→ **Aim of the exercise**
Report the number of lines in the data below where the string "zebra" shows up, and only that number.

→ **Study material**
========

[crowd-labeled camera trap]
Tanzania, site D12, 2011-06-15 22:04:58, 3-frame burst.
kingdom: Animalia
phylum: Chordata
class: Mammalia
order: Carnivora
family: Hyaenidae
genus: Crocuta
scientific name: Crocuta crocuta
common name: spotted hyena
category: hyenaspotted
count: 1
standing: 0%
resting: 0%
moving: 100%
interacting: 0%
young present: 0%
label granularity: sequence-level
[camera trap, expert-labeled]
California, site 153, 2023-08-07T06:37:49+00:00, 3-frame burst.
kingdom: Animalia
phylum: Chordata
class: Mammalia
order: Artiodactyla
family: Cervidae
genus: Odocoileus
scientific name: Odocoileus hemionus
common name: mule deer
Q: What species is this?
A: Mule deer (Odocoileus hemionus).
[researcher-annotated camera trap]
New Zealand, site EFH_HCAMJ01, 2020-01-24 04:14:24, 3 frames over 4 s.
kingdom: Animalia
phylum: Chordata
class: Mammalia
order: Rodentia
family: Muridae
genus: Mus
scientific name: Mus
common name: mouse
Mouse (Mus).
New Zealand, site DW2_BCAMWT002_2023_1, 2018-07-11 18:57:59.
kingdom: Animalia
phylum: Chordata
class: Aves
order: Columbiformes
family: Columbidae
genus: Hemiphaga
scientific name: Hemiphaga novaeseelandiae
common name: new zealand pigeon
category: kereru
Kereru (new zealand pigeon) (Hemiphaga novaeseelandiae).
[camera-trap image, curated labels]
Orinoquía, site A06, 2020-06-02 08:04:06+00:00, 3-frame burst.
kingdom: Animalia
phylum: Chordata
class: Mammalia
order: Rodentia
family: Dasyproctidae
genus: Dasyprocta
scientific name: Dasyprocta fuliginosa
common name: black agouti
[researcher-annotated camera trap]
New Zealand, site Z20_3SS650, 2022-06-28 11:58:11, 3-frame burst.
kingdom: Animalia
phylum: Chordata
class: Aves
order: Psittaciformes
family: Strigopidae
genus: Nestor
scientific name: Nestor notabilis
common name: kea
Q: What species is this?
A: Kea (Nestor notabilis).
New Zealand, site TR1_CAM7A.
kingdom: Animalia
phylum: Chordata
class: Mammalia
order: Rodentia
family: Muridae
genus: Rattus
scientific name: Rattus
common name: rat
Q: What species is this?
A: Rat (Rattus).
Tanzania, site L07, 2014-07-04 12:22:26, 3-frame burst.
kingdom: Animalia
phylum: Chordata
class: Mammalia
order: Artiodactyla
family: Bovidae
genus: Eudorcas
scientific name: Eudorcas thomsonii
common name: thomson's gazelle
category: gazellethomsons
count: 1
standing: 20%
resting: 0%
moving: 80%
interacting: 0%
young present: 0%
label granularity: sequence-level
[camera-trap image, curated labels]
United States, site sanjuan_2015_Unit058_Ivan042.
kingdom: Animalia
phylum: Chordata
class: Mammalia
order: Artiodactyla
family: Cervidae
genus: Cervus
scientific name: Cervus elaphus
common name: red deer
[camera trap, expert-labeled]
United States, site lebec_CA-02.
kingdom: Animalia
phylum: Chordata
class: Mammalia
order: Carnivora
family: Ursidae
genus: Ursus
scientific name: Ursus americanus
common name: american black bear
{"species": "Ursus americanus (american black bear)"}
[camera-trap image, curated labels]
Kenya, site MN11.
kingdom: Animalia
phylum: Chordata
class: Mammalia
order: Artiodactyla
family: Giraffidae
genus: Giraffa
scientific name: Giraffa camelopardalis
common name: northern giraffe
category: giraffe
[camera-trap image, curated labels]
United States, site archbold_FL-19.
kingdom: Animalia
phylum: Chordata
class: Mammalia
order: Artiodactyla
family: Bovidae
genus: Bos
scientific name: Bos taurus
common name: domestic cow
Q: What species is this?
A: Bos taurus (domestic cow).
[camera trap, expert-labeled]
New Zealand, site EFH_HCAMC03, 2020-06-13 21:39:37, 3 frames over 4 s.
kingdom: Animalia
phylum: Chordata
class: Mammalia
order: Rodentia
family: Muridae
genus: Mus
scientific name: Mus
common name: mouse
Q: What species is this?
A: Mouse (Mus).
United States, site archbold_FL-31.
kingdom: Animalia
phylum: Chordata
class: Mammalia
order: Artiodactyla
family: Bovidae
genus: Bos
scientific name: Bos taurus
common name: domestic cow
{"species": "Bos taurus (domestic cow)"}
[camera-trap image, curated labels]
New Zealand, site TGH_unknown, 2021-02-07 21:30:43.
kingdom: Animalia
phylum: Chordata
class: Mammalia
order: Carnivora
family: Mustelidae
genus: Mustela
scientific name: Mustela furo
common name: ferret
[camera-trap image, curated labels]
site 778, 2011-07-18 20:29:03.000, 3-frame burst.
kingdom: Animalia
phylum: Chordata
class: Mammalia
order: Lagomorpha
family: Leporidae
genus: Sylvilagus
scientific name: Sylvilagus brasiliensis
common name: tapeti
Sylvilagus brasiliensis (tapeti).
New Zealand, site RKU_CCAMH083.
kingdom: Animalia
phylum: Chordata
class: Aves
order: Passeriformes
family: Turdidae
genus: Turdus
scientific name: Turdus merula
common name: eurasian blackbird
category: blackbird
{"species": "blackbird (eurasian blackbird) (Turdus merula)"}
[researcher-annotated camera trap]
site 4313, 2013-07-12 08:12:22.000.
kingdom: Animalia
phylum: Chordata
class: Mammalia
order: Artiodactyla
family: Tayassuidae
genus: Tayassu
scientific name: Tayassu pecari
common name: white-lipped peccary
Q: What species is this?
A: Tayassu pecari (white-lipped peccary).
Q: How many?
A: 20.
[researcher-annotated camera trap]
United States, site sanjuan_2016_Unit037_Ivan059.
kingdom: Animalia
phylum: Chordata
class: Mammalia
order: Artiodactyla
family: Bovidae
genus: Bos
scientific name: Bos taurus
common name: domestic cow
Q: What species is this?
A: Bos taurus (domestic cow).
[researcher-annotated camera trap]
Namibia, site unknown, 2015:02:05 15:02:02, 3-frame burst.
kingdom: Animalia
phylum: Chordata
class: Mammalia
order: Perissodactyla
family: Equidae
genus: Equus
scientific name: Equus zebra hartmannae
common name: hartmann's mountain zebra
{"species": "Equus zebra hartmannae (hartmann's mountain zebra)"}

========

→ **Exercise response**
3